Tucked away in a footnote to Mark Dever’s chapter in the book, Believer’s Baptism: Sign of the New Covenant, ed. Tom Schreiner and Shawn Wright, is an interesting footnote.
In the summer of 2001 pastors Mark Dever (SBC) and David Coffin (PCA) held a public conversation at Capitol Hill Baptist Church on baptism.
They came up with the following 17 statements that both could affirm
1. No one disagrees with professor baptism (except Quakers).
2. This is a subject of great import.
3. There are clear commands for and examples of professors’ baptism in the New Testament.
4. This fact is not evidentially determinate of the question (i.e., it does not preclude infant baptism).
5. God’s Word alone should settle the matter (but we do not mind using history as confirmation of a biblical pattern).
6. There are no commands for or clear examples of infant baptism in the New Testament.
DC: Uncertain about the word “examples.” What do you make of household baptism (Philippian jailer, Lydia, etc.)? These examples are problems only for baptistic Christians.
MD: There is not reason the first reader of the text should not refer to baptism of believers. For example, the word was preached to the Philippian jailer’s whole household.
7. Baptism was appointed by Christ to be of permanent value in the Christian church.
8. Baptism is a rite of initiation; the Lord’s Supper is a rite of continuance.
9. There is no articulation of a Reformed understanding of infant baptism before Zwingli.
DC: Someone in AD 250 would not have thought baptism to be salvific.
MD: Didache suggests that believer’s baptism was assumed in the early church.
10. Infant baptism is widely practiced by the late second second AD.
MD: By this point of time, church fathers assumed baptismal regeneration.
DC: Their words only mimic biblical language.
MD: Guidelines for believer’s baptism exist in second century AD.
DC: This is perfectly understandable in a missionary enterprise.
11. There are some who are baptized who are not in fact saved.
12. There are some who are not baptized who are in fact saved.
13. There is a regular temptation of the visible church to trust in the outward rather than the inward.

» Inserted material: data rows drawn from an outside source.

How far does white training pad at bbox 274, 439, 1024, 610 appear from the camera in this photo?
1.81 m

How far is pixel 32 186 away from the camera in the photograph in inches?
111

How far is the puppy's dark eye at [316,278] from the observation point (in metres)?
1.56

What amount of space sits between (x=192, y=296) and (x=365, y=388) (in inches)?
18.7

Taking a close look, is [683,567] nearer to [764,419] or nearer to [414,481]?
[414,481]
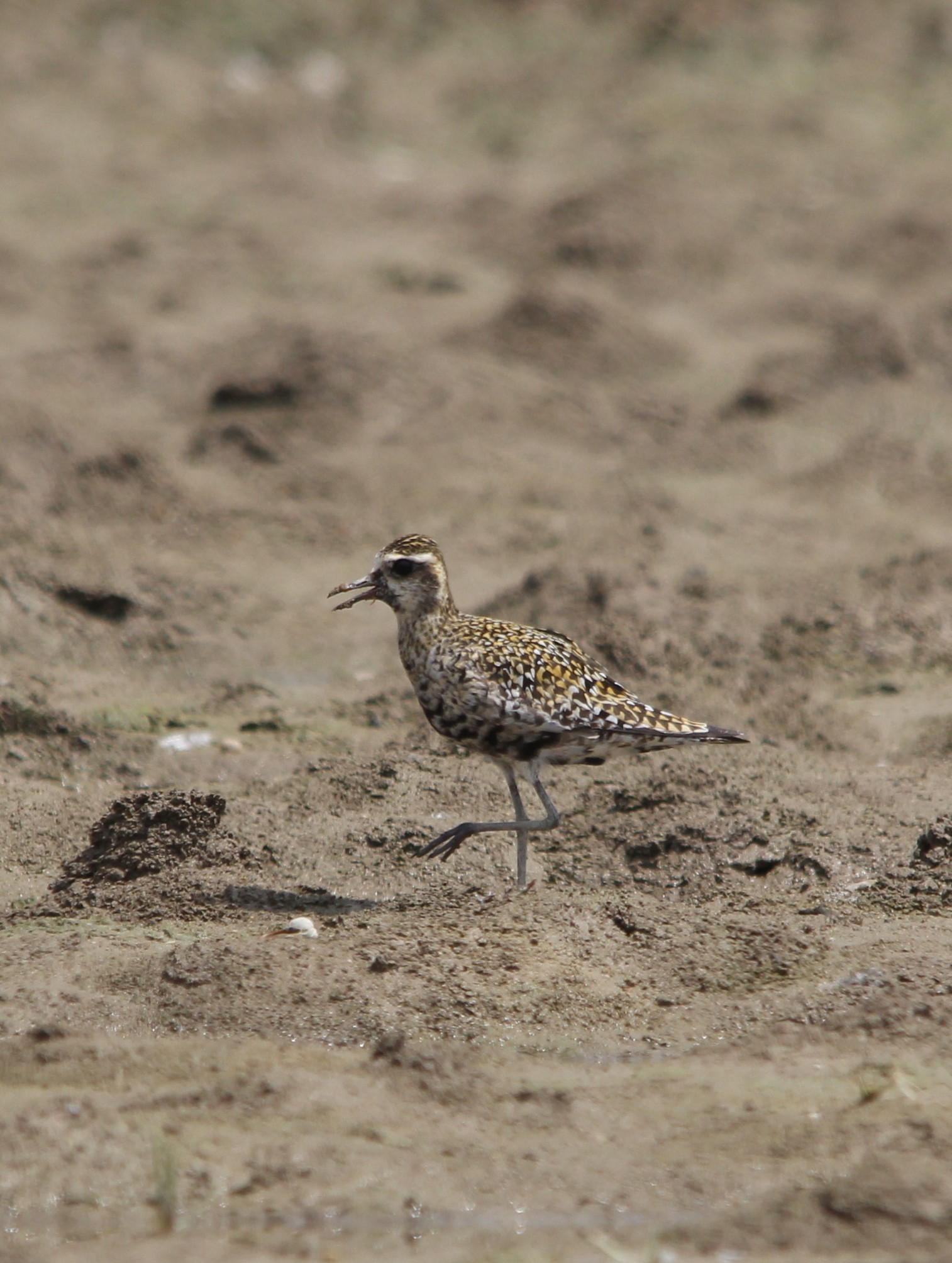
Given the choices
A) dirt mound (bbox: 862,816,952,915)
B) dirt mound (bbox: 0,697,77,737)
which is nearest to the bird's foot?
dirt mound (bbox: 862,816,952,915)

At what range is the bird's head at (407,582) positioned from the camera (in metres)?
6.67

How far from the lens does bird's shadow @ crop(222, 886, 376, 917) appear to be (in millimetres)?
5898

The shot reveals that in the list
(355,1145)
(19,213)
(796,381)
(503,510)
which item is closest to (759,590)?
(503,510)

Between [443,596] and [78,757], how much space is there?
5.99 ft

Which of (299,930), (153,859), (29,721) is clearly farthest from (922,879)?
(29,721)

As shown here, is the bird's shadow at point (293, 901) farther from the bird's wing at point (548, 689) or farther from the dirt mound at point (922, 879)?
the dirt mound at point (922, 879)

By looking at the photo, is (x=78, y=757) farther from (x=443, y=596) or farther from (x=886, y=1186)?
(x=886, y=1186)

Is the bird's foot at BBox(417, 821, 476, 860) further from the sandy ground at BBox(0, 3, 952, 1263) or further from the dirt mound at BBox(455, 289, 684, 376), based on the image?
the dirt mound at BBox(455, 289, 684, 376)

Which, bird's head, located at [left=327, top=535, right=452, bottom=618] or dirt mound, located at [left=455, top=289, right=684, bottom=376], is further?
dirt mound, located at [left=455, top=289, right=684, bottom=376]

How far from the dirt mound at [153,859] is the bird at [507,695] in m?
0.79

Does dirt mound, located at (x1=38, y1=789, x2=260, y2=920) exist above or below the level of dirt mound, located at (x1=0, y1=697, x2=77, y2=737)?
below

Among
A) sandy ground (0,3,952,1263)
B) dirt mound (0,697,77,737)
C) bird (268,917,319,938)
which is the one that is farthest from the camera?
dirt mound (0,697,77,737)

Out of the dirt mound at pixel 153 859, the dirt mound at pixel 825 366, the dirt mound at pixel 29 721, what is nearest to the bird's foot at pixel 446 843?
the dirt mound at pixel 153 859

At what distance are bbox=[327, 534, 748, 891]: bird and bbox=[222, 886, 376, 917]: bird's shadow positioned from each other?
397 mm
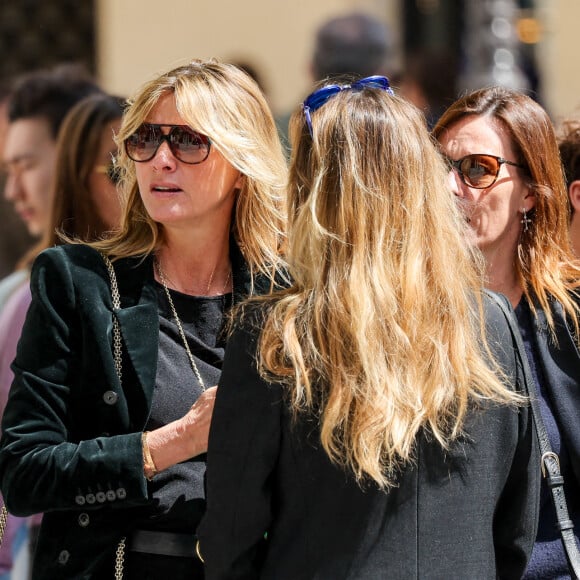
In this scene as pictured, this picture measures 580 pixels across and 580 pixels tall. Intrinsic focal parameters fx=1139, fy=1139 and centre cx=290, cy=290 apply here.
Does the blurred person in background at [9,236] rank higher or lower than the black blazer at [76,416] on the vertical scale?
lower

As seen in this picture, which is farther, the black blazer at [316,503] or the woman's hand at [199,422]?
the woman's hand at [199,422]

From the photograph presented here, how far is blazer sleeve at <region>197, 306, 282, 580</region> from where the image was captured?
6.61 feet

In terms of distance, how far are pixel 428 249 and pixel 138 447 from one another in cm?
71

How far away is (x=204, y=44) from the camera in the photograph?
25.0 ft

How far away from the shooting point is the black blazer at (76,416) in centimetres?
229

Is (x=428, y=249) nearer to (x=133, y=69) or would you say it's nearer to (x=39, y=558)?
(x=39, y=558)

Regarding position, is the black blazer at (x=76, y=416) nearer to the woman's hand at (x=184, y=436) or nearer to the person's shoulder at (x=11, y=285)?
the woman's hand at (x=184, y=436)

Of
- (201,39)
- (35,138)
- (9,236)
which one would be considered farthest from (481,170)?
(201,39)

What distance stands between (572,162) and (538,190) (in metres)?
0.37

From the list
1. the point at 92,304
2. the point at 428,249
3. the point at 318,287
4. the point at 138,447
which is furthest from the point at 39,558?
the point at 428,249

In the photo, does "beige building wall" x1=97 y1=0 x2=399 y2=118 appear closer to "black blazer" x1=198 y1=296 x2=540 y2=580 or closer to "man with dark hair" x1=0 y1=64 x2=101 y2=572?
"man with dark hair" x1=0 y1=64 x2=101 y2=572

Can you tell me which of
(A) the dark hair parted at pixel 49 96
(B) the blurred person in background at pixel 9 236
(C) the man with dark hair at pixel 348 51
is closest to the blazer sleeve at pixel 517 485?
(A) the dark hair parted at pixel 49 96

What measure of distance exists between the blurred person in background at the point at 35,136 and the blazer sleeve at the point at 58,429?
1545 millimetres

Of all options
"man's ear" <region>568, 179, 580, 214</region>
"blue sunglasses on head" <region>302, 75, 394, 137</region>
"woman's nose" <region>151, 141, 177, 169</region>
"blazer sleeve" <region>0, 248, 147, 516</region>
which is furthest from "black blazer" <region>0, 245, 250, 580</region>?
"man's ear" <region>568, 179, 580, 214</region>
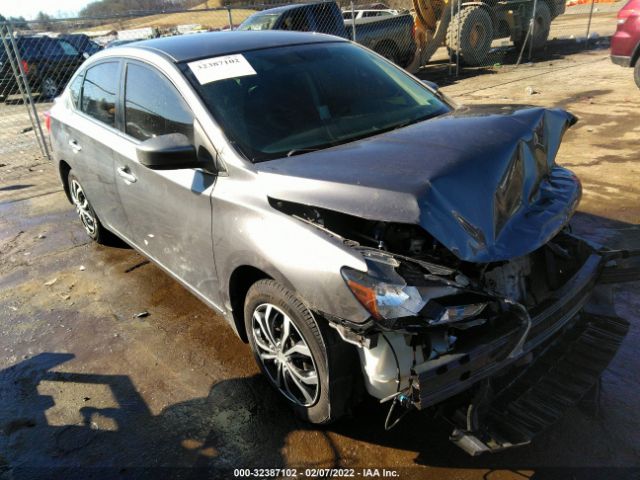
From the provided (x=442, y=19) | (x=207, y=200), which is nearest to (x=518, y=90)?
(x=442, y=19)

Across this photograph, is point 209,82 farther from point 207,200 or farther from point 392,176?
point 392,176

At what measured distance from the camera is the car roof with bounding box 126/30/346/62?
3.29 meters

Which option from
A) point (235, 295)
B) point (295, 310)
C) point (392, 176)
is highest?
point (392, 176)

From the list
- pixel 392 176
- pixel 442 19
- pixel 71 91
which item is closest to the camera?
pixel 392 176

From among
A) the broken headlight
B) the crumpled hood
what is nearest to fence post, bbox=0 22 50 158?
the crumpled hood

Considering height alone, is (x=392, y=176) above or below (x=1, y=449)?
above

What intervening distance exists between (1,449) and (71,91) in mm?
3272

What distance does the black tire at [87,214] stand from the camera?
4.96 meters

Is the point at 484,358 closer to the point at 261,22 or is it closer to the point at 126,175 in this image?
the point at 126,175

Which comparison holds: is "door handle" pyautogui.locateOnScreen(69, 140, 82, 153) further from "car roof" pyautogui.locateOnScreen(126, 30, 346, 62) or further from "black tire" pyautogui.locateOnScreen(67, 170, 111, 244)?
"car roof" pyautogui.locateOnScreen(126, 30, 346, 62)

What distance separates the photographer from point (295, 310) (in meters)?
2.37

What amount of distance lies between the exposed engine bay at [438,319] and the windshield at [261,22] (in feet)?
32.6

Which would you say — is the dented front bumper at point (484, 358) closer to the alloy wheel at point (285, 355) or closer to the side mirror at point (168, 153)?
the alloy wheel at point (285, 355)

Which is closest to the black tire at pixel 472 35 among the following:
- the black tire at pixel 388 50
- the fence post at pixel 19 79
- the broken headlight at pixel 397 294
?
the black tire at pixel 388 50
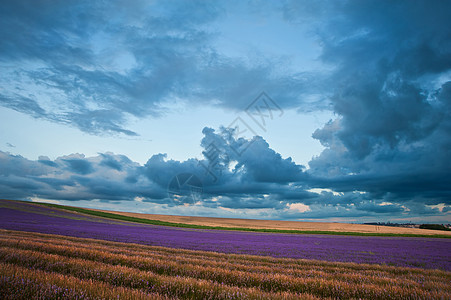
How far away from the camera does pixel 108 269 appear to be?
20.7ft

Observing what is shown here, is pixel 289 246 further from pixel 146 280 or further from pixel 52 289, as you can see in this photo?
pixel 52 289

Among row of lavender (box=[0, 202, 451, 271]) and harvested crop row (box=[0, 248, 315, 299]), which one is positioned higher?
harvested crop row (box=[0, 248, 315, 299])

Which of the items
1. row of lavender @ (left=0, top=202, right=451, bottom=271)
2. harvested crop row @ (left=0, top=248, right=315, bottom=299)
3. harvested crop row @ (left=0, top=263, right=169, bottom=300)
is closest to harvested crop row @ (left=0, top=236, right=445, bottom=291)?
harvested crop row @ (left=0, top=248, right=315, bottom=299)

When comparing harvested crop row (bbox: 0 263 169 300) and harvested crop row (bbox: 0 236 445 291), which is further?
harvested crop row (bbox: 0 236 445 291)

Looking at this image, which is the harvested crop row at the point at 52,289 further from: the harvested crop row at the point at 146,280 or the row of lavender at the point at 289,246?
the row of lavender at the point at 289,246

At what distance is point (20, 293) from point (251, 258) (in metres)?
10.1

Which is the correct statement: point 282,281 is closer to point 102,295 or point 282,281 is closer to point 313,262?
point 102,295

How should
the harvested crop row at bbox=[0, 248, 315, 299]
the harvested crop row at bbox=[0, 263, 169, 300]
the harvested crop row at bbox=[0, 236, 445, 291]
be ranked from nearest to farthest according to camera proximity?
the harvested crop row at bbox=[0, 263, 169, 300]
the harvested crop row at bbox=[0, 248, 315, 299]
the harvested crop row at bbox=[0, 236, 445, 291]

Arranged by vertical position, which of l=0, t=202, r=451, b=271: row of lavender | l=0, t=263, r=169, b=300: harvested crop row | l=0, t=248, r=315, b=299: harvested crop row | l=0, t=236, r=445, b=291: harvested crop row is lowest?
l=0, t=202, r=451, b=271: row of lavender

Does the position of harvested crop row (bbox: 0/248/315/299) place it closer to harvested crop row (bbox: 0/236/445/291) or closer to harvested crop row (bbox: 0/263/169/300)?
harvested crop row (bbox: 0/263/169/300)

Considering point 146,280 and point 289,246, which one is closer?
point 146,280

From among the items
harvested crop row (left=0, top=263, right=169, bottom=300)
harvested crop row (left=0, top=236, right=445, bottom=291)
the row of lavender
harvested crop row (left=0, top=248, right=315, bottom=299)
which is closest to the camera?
harvested crop row (left=0, top=263, right=169, bottom=300)

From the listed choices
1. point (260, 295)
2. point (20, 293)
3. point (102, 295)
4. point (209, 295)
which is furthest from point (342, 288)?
point (20, 293)

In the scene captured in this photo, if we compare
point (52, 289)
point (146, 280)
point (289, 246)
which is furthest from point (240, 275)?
point (289, 246)
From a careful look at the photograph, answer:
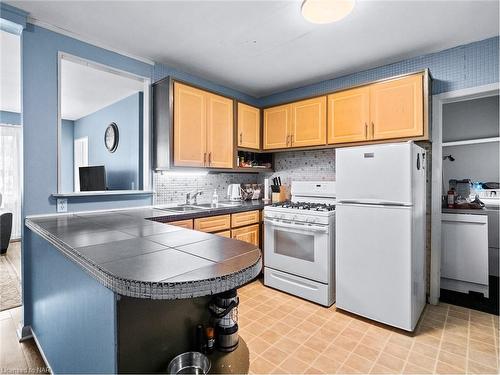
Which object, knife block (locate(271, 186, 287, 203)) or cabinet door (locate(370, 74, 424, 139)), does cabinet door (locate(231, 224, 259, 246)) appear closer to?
knife block (locate(271, 186, 287, 203))

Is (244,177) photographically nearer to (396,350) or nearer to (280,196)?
(280,196)

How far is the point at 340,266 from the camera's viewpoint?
97.7 inches

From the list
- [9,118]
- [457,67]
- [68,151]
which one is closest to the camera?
[457,67]

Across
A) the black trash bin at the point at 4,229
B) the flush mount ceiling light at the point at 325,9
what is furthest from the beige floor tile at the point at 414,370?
the black trash bin at the point at 4,229

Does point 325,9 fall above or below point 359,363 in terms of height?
above

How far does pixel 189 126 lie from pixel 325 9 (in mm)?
1651

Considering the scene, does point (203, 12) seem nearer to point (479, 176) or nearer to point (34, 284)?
point (34, 284)

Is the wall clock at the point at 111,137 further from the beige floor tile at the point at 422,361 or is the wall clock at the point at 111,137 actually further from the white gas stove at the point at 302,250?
the beige floor tile at the point at 422,361

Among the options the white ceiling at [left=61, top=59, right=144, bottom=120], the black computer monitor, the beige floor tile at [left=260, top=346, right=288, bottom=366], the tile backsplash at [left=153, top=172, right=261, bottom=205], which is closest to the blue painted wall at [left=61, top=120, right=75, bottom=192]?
the white ceiling at [left=61, top=59, right=144, bottom=120]

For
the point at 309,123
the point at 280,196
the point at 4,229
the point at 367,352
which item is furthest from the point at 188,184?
the point at 4,229

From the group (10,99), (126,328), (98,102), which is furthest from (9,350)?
(10,99)

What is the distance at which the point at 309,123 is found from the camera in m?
3.22

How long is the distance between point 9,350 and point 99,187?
82.3 inches

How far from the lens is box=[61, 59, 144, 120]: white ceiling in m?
3.21
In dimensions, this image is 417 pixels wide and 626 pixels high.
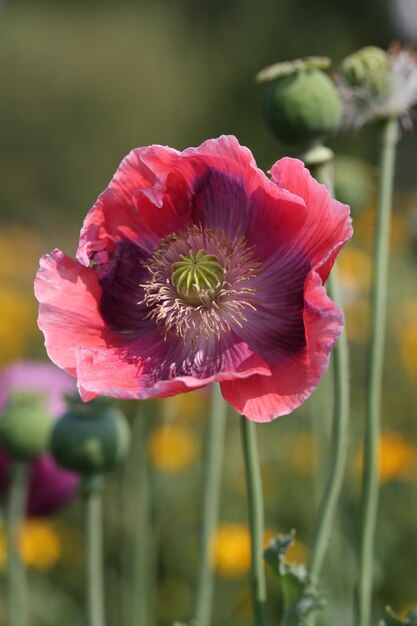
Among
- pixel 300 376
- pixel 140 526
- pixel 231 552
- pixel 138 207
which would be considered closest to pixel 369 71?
pixel 138 207

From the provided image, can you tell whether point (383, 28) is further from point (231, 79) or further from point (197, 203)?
point (197, 203)

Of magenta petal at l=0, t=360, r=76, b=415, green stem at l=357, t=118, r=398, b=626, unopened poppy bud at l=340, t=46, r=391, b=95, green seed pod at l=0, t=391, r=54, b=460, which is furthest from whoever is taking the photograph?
magenta petal at l=0, t=360, r=76, b=415

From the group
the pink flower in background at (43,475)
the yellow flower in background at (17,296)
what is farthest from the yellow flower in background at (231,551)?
the yellow flower in background at (17,296)

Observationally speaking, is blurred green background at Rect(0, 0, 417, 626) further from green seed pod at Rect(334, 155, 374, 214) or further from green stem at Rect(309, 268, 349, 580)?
green stem at Rect(309, 268, 349, 580)

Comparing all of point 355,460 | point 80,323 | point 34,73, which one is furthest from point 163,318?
point 34,73

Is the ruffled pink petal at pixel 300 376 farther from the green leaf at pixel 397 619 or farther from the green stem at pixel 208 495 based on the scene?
the green stem at pixel 208 495

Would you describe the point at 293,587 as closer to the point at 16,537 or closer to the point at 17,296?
the point at 16,537

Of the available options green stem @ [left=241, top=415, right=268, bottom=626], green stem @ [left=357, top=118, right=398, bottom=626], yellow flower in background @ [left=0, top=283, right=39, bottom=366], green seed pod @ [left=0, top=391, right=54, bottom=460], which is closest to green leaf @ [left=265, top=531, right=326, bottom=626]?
green stem @ [left=241, top=415, right=268, bottom=626]
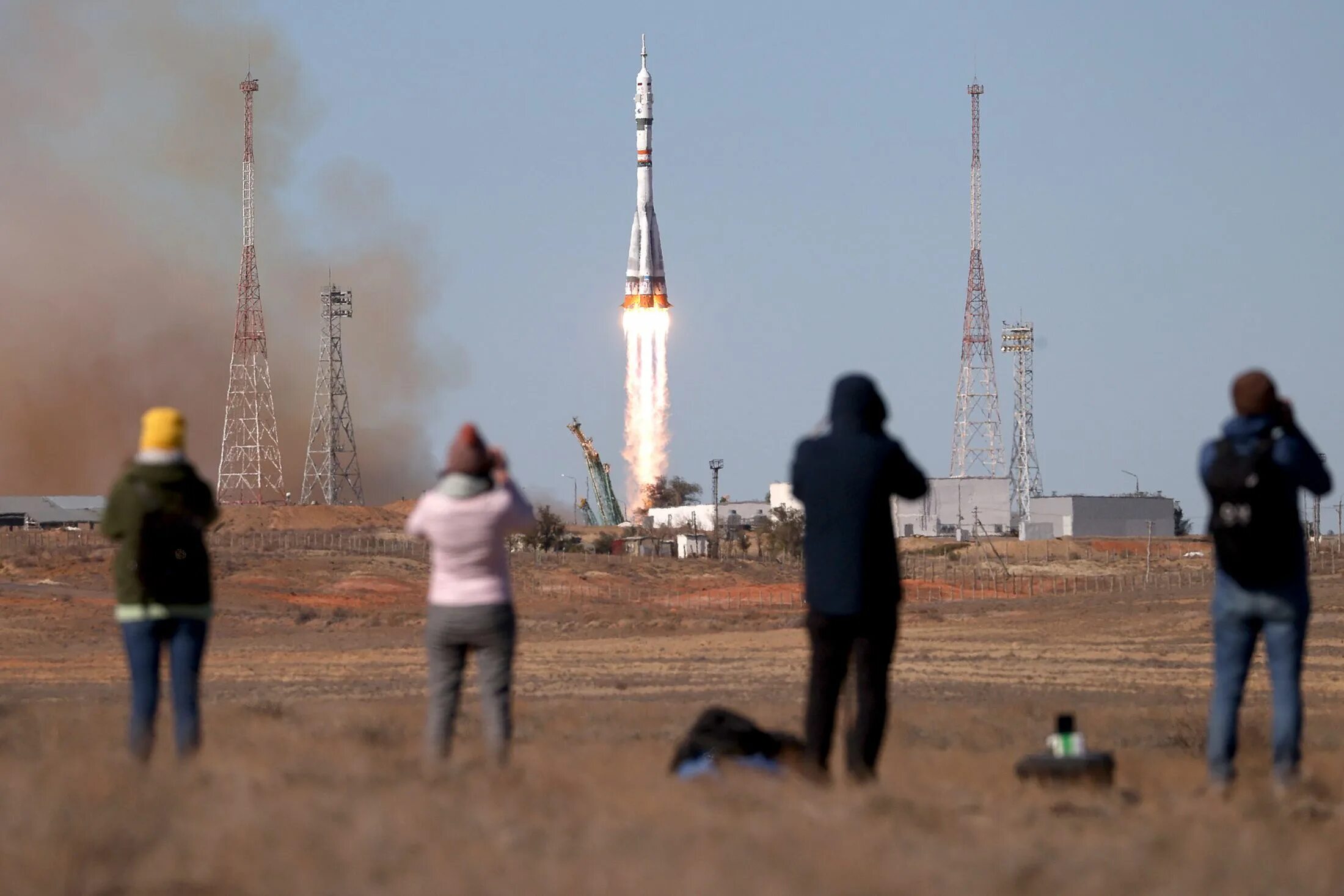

14. God can create faith in a child before that faith is evident.
15. The texts urging “believe and be baptized” or referring to “household” baptisms do not of themselves constitute conclusive evidence for either side.
16. The covenant made with Abraham is an administration of the covenant of grace. Nothing in this particular administration violates the general covenant.
17. Children of believers enjoy particular privileges and have special obligations.
MD: Do not treat your children as if you presume they are elect.
DC: Tell them that they are disciples in the school of Christ. By virtue of Christ’s command to the contrary, they will in some way be lacking if they have not been baptized.